Goal of the exercise:
Give every line below again, exactly.

Entries shown:

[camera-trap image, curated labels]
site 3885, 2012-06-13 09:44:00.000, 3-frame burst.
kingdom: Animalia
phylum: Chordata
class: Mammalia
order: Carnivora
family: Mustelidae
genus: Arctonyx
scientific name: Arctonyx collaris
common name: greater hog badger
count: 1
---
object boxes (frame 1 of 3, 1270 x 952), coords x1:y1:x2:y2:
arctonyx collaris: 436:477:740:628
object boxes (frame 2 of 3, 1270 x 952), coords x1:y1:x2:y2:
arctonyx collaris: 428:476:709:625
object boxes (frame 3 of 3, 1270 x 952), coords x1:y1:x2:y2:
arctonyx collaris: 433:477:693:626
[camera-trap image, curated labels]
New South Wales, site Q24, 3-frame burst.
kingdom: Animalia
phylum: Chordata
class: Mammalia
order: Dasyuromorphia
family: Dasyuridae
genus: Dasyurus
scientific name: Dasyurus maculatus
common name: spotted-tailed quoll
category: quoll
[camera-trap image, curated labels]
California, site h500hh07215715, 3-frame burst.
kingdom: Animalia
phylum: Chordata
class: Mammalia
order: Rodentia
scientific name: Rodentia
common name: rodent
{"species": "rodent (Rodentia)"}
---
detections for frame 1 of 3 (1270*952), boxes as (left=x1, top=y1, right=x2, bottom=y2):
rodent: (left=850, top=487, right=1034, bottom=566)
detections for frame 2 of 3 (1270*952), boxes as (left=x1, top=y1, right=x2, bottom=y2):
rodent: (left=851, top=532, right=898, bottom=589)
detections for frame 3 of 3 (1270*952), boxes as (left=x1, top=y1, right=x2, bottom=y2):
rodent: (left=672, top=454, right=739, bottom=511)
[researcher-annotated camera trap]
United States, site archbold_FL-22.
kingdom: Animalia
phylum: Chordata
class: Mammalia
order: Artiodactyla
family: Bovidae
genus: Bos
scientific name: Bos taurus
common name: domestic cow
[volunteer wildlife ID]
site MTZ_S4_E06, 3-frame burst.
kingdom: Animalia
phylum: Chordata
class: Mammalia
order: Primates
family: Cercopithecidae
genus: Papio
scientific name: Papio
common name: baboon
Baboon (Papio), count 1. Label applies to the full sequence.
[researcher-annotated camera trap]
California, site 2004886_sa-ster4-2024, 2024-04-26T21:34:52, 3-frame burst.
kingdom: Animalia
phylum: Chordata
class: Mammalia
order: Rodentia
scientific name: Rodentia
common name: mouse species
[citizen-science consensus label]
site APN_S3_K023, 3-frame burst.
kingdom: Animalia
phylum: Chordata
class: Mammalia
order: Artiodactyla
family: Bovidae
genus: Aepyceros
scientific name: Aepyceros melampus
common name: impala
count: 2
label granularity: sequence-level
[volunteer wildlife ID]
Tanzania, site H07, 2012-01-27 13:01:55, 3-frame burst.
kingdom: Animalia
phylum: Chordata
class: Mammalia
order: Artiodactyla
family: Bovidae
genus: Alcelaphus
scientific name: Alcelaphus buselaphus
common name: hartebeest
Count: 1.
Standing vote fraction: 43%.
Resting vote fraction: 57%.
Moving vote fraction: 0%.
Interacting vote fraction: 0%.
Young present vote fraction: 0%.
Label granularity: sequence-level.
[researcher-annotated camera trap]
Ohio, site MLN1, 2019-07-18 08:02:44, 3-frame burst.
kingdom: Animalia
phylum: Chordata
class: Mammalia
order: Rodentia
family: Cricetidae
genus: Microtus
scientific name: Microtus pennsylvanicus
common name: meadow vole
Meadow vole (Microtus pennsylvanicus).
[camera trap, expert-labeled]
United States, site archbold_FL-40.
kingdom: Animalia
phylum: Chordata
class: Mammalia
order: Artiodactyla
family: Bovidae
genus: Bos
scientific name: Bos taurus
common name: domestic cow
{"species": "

Completed task:
[camera-trap image, curated labels]
site 3885, 2012-06-13 09:44:00.000, 3-frame burst.
kingdom: Animalia
phylum: Chordata
class: Mammalia
order: Carnivora
family: Mustelidae
genus: Arctonyx
scientific name: Arctonyx collaris
common name: greater hog badger
count: 1
---
object boxes (frame 1 of 3, 1270 x 952), coords x1:y1:x2:y2:
arctonyx collaris: 436:477:740:628
object boxes (frame 2 of 3, 1270 x 952), coords x1:y1:x2:y2:
arctonyx collaris: 428:476:709:625
object boxes (frame 3 of 3, 1270 x 952), coords x1:y1:x2:y2:
arctonyx collaris: 433:477:693:626
[camera-trap image, curated labels]
New South Wales, site Q24, 3-frame burst.
kingdom: Animalia
phylum: Chordata
class: Mammalia
order: Dasyuromorphia
family: Dasyuridae
genus: Dasyurus
scientific name: Dasyurus maculatus
common name: spotted-tailed quoll
category: quoll
[camera-trap image, curated labels]
California, site h500hh07215715, 3-frame burst.
kingdom: Animalia
phylum: Chordata
class: Mammalia
order: Rodentia
scientific name: Rodentia
common name: rodent
{"species": "rodent (Rodentia)"}
---
detections for frame 1 of 3 (1270*952), boxes as (left=x1, top=y1, right=x2, bottom=y2):
rodent: (left=850, top=487, right=1034, bottom=566)
detections for frame 2 of 3 (1270*952), boxes as (left=x1, top=y1, right=x2, bottom=y2):
rodent: (left=851, top=532, right=898, bottom=589)
detections for frame 3 of 3 (1270*952), boxes as (left=x1, top=y1, right=x2, bottom=y2):
rodent: (left=672, top=454, right=739, bottom=511)
[researcher-annotated camera trap]
United States, site archbold_FL-22.
kingdom: Animalia
phylum: Chordata
class: Mammalia
order: Artiodactyla
family: Bovidae
genus: Bos
scientific name: Bos taurus
common name: domestic cow
[volunteer wildlife ID]
site MTZ_S4_E06, 3-frame burst.
kingdom: Animalia
phylum: Chordata
class: Mammalia
order: Primates
family: Cercopithecidae
genus: Papio
scientific name: Papio
common name: baboon
Baboon (Papio), count 1. Label applies to the full sequence.
[researcher-annotated camera trap]
California, site 2004886_sa-ster4-2024, 2024-04-26T21:34:52, 3-frame burst.
kingdom: Animalia
phylum: Chordata
class: Mammalia
order: Rodentia
scientific name: Rodentia
common name: mouse species
[citizen-science consensus label]
site APN_S3_K023, 3-frame burst.
kingdom: Animalia
phylum: Chordata
class: Mammalia
order: Artiodactyla
family: Bovidae
genus: Aepyceros
scientific name: Aepyceros melampus
common name: impala
count: 2
label granularity: sequence-level
[volunteer wildlife ID]
Tanzania, site H07, 2012-01-27 13:01:55, 3-frame burst.
kingdom: Animalia
phylum: Chordata
class: Mammalia
order: Artiodactyla
family: Bovidae
genus: Alcelaphus
scientific name: Alcelaphus buselaphus
common name: hartebeest
Count: 1.
Standing vote fraction: 43%.
Resting vote fraction: 57%.
Moving vote fraction: 0%.
Interacting vote fraction: 0%.
Young present vote fraction: 0%.
Label granularity: sequence-level.
[researcher-annotated camera trap]
Ohio, site MLN1, 2019-07-18 08:02:44, 3-frame burst.
kingdom: Animalia
phylum: Chordata
class: Mammalia
order: Rodentia
family: Cricetidae
genus: Microtus
scientific name: Microtus pennsylvanicus
common name: meadow vole
Meadow vole (Microtus pennsylvanicus).
[camera trap, expert-labeled]
United States, site archbold_FL-40.
kingdom: Animalia
phylum: Chordata
class: Mammalia
order: Artiodactyla
family: Bovidae
genus: Bos
scientific name: Bos taurus
common name: domestic cow
{"species": "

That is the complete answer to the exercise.